(Saved entries)

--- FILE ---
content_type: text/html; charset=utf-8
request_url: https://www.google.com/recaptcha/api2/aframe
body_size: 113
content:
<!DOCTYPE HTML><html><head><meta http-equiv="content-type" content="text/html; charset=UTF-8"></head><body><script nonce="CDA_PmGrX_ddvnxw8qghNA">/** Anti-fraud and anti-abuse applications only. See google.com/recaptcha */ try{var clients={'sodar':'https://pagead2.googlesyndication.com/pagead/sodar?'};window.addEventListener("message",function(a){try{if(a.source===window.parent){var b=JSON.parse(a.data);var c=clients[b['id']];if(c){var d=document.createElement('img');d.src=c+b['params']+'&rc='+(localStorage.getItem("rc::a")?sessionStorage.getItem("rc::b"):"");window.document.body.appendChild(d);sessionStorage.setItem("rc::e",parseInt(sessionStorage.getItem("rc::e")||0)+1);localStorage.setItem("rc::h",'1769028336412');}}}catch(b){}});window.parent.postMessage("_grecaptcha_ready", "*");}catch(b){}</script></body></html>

---

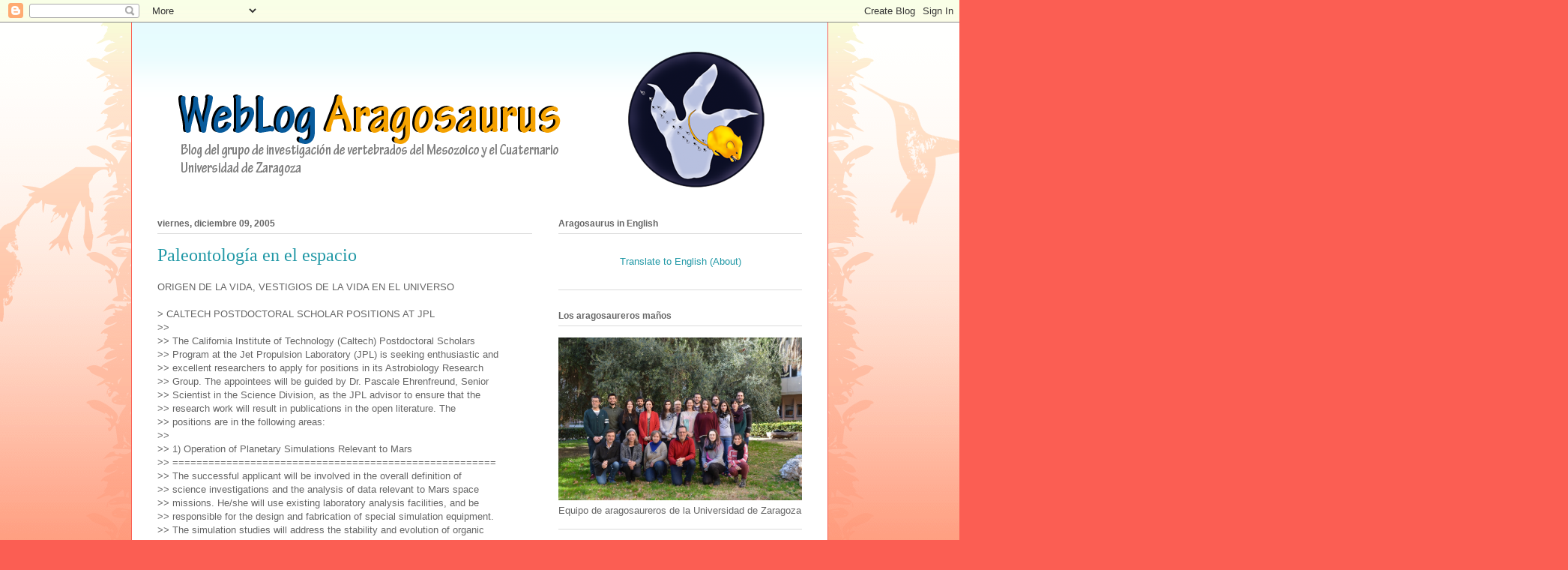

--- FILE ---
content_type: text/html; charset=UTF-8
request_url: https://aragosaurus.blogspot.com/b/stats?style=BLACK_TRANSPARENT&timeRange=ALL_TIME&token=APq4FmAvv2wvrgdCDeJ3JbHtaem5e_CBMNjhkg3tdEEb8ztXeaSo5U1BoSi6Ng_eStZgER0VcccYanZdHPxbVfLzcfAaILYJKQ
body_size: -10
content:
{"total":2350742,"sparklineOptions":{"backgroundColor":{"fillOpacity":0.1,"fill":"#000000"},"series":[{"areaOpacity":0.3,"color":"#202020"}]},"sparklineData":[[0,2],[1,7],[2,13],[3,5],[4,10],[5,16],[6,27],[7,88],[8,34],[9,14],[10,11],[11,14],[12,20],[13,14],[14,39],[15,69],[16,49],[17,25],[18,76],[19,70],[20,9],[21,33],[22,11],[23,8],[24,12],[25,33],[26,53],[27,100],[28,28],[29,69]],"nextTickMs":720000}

Task description:
The string "google" appears in how many lines above? Answer with the number only.

Written answer:
2